### Records provided
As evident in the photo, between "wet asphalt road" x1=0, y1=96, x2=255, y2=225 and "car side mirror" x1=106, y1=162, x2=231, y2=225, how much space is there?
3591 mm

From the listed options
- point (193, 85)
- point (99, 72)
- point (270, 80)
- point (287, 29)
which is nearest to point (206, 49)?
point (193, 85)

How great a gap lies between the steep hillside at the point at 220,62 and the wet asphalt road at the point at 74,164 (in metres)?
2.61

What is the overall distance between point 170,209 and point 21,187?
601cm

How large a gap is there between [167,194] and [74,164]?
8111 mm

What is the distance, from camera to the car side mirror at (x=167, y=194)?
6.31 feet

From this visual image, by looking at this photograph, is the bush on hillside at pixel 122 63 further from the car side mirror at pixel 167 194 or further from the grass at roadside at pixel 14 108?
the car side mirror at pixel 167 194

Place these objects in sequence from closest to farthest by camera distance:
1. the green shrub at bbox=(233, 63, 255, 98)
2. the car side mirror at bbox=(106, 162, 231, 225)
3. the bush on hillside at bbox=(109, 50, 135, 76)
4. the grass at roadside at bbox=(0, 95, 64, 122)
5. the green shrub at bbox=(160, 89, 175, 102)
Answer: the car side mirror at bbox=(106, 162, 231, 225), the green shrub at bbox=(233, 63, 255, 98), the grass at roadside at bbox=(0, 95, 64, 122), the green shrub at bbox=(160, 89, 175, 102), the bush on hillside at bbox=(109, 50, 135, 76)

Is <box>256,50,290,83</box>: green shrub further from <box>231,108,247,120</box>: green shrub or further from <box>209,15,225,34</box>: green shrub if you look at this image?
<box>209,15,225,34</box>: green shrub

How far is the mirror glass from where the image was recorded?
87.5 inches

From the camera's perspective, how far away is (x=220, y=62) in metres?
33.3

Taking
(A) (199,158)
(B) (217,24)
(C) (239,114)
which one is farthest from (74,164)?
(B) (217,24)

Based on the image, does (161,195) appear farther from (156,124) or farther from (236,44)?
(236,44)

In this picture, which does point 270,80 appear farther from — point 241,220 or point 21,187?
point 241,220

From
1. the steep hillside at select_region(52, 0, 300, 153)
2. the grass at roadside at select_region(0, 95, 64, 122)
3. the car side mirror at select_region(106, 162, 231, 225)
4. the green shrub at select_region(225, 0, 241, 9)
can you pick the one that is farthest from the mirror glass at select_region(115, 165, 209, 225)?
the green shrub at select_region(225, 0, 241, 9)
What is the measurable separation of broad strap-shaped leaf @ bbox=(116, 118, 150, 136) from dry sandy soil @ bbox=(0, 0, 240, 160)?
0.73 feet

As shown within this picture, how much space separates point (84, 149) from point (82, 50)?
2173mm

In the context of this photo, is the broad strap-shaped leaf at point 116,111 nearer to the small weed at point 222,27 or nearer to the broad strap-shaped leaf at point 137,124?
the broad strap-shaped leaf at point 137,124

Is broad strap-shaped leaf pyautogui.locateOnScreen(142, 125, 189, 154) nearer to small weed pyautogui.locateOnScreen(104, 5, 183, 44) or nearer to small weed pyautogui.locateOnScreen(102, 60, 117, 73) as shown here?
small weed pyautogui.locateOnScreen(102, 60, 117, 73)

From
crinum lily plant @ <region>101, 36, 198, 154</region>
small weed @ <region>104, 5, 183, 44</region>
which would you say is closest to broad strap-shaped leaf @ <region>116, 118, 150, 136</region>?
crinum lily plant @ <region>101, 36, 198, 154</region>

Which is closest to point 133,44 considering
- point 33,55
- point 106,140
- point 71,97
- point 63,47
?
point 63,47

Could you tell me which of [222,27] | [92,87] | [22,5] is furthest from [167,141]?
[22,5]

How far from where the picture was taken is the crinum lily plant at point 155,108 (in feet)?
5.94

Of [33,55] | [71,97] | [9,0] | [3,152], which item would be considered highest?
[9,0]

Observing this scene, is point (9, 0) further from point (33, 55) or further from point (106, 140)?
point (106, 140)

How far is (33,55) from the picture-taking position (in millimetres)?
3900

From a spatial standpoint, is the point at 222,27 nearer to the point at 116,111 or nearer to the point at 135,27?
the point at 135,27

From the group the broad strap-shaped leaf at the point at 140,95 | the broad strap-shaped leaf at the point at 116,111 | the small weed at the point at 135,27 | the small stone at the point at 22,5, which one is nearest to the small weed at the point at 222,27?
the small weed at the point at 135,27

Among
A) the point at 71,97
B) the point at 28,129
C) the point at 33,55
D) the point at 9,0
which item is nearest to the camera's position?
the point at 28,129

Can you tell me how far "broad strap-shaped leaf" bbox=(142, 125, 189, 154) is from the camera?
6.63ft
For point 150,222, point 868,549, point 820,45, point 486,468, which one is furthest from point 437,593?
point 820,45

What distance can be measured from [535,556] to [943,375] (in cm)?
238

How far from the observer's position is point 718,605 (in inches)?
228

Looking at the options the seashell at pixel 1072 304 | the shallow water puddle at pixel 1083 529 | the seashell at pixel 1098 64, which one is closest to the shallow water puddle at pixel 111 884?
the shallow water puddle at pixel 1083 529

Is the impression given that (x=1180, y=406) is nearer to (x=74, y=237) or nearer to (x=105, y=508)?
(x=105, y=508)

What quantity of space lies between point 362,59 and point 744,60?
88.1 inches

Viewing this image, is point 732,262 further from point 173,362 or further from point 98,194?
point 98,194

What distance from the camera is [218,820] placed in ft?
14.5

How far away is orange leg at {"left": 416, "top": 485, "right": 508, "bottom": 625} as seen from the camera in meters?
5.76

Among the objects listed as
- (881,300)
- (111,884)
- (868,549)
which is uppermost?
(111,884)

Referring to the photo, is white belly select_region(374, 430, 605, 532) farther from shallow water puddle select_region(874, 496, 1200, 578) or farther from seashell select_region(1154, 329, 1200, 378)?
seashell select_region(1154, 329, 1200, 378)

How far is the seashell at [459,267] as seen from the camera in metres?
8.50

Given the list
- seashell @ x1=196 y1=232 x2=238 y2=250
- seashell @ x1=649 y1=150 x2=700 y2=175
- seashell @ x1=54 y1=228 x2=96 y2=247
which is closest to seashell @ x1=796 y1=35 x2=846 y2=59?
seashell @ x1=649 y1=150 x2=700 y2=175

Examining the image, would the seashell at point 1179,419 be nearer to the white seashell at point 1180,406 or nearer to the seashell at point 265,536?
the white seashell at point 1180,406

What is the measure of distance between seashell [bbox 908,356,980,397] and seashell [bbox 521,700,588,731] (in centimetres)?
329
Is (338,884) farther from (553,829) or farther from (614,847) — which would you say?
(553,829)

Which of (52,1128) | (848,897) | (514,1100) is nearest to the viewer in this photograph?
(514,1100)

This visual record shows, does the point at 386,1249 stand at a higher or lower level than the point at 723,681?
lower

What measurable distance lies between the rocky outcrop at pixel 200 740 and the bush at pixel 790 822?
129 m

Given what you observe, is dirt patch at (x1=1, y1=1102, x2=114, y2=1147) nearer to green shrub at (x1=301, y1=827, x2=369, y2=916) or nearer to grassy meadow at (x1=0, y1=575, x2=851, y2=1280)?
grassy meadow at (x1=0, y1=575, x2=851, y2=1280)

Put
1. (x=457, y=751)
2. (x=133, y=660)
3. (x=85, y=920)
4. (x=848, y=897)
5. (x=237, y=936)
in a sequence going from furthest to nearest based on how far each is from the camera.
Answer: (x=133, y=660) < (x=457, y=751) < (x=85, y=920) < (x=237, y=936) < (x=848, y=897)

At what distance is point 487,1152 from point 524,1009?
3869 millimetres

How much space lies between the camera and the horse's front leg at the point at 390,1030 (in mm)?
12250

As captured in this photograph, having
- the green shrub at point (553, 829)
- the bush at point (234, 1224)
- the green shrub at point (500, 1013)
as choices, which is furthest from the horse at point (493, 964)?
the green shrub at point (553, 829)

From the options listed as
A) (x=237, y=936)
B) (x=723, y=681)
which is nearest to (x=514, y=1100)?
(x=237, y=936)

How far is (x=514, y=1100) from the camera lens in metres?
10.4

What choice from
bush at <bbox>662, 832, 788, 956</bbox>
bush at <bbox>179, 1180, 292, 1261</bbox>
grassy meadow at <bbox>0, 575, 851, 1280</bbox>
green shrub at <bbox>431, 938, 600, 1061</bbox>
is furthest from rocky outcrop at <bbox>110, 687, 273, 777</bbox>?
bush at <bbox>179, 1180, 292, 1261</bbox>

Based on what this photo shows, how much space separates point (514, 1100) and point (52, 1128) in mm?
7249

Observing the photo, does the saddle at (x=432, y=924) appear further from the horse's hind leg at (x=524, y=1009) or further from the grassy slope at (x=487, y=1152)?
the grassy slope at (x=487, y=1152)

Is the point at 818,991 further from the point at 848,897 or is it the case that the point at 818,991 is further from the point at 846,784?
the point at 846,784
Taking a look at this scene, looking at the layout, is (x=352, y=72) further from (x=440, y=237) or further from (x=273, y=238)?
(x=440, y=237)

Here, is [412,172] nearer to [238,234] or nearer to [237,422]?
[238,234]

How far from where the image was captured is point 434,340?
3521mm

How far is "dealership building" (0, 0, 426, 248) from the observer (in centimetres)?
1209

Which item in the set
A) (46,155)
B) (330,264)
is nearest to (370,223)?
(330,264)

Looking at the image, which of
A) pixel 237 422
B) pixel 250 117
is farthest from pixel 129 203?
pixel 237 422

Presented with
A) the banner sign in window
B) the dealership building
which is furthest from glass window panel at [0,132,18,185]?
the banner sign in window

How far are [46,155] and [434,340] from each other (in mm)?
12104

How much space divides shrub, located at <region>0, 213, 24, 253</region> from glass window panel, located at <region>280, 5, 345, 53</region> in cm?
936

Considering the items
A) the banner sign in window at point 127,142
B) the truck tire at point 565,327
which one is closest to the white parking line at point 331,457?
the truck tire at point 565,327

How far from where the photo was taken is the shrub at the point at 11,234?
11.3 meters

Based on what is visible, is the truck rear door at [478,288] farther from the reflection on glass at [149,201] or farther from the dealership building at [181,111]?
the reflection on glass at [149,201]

### Task statement
Everything from the line containing "Considering the items" to the last line of the entries above should be quoted exactly, and only that.

### Reply to the task
Considering the items
A) the banner sign in window at point 127,142
B) the truck tire at point 565,327
which one is closest to the white parking line at point 331,457?
the truck tire at point 565,327

How far from where the photo was taken is the shrub at the point at 11,234?
11.3 meters

Based on what is visible, is the truck rear door at [478,288] farther from the reflection on glass at [149,201] or farther from the dealership building at [181,111]?
the reflection on glass at [149,201]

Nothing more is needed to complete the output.